Reportage : Une femme pour reconstruire Raqqa [Syrie]
Leïla Mustapha est kurde et copréside depuis trois ans la ville de Raqqa, ex-capitale du califat autoproclamé de l’État islamique, d’où ont été commandités les attentats parisiens de janvier et novembre 2015. Incarnation et symbole vivant de la possibilité d’une réconciliation entre les peuples, elle porte haut et fort les couleurs d’une “autre” Syrie.
Récit de Marine de Tilly
Photos de Jean-Matthieu Gautier (sauf mention)
Paru dans Femmes ici et ailleurs #40, novembre-décembre 2020

Le soir tombe et, dans le ciel tiède, l’horizon de Raqqa ressemble au sourire édenté d’un géant. Silos à blé pulvérisés, carcasses de voitures calcinées, kilomètres de béton aplati, de façades lépreuses et de câbles entremêlés. Première grande ville de Syrie ayant échappé au contrôle de l’armée de Bachar al-Assad en 2013, fief de l’organisation État islamique (EI) qui en fait la capitale de son califat autoproclamé en 2014 (c’est de là qu’ont été commandités – et officiellement revendiqués – les attentats de 2015, dont les complices présumé·e·s sont jugé·e·s par la cour d’assises spéciale de Paris depuis début septembre), avant de la perdre en 2017 dans un déluge de feu, Raqqa est une ville soufflée, presque atomisée, détruite à plus de 80 %.

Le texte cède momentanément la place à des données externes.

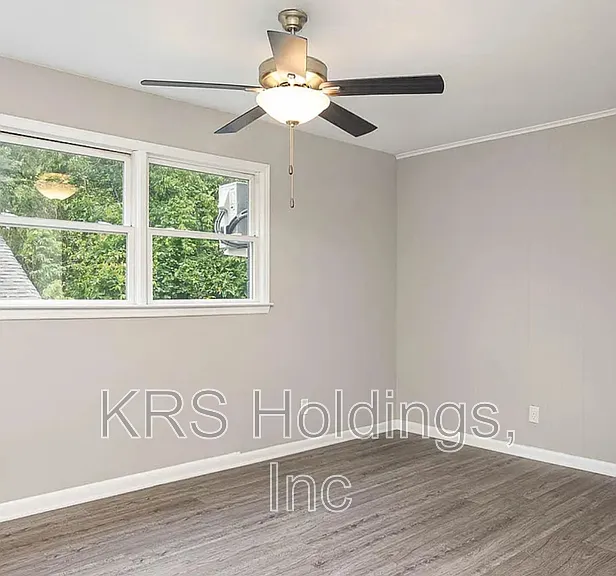 9635 Salem St — Photo 6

À l’arrière de la voiture blindée qui brinquebale entre les trous béants de la chaussée, des images de Stalingrad, de Beyrouth ou de Berlin après le ravage surgissent en désordre. Le long de la gare désaffectée, un vieux panneau publicitaire tirebouchonné par des tirs de mortier se balance dans le vent, et quelques chèvres osseuses paissent entre les rails rouillés. Le spectacle étreint à chaque carrefour. Ce champ de gravats, Leïla Mustapha le connaît par cœur et pourtant, “on ne s’habitue pas à ces choses-là” murmure-t-elle en écartant de l’index le rideau de protection de la fenêtre. Les ruines sont réputées silencieuses… Ici, elles hurlent les histoires des fantômes qui les hantent. Ici, l’histoire et la géographie de la guerre sont inscrites dans chaque rue, sur chaque maison. “Nous allons reconstruire, répète-t-elle, nous avons déjà beaucoup accompli. Ce carnage est une vision, pas un état.” Car depuis la libération de la ville, en 2017, c’est à elle qu’on a confié la tâche, extraordinairement difficile, de reconstruire.

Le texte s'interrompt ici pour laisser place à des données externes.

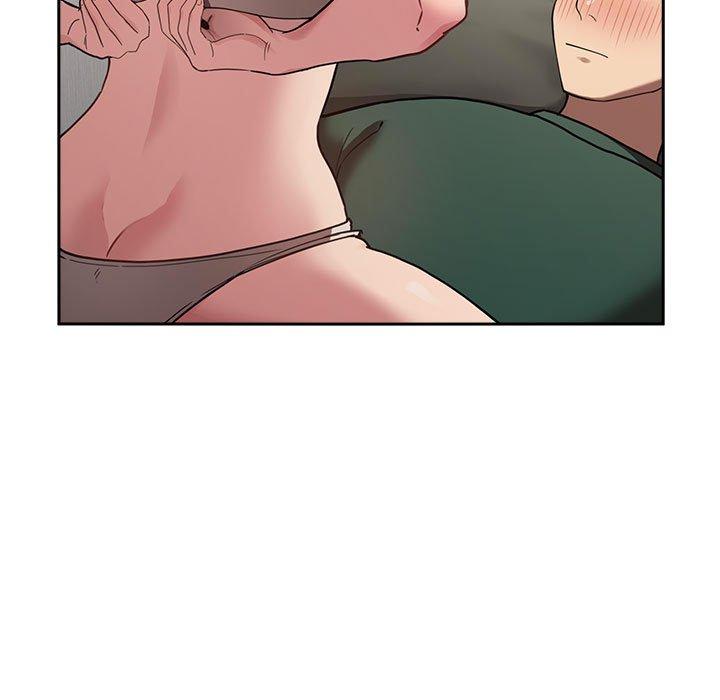 第21话 - 第95.jpg页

Les glaces à la pistache de Naïm
Nous traversons la place Naïm, épicentre du cauchemar ; sous Daesh, le pire endroit de la terre, là où les femmes étaient vendues et lapidées, là où les hommes étaient torturés et exécutés. Pendant des jours, des têtes exposées en haut des piquets, des corps décomposés à côté. Au milieu du rond-point grêlé d’impacts : une fontaine, des bancs, trois arcades blanches flambant neuves, des lettres colorées qui disent “I love Raqqa” et une grappe de jeunes geeks qui gloussent en faisant des selfies. “Tu vois, ici, c’était le square de la mort, me dit-elle. Regarde, ce soir. Il ne manque plus que Naïm, le glacier qui a donné son nom à la place. Bientôt, il reviendra et je t’offrirai une glace à la pistache. En regardant ça, je me dis que nous avons réussi, qu’il faut continuer.” Et moi en l’écoutant, je me dis que quand la survie a les états d’âmes de la vie, le dernier jour n’est peut-être pas encore arrivé. Par quelle force, par quel espoir, par quelle volonté faut-il être habité pour parler de glace à la pistache, aujourd’hui, à cet endroit-là ? “Tu verras, répète-t-elle, je suis sûre que les glaces de Naïm sont meilleures que celles de Paris.”
Elle n’a – tellement – pas la tête de l’emploi, Leïla Mustapha. Trente ans à peine, un mètre soixante, le visage rond, presque poupon, cheveux tirés ou dénoués, ni maquillage ni fantaisie vestimentaire, pas de poses caporalistes ou de signe ostentatoire d’autorité, rien à prouver. Quand une pile de dossiers s’écroule, c’est elle qui les ramasse. Quand elle entre dans une pièce, elle s’assoit et écoute avant de parler. Bien sûr, la poigne est énergique et le pas décidé ; c’est une femme pressée. Mais si elle n’était pas continuellement flanquée d’une grappe de militaires surarmés, de conseiller·ère·s et même de badauds désœuvrés, elle aurait presque l’air d’une “présidente normale”, comme dirait l’un de nos anciens chefs d’État.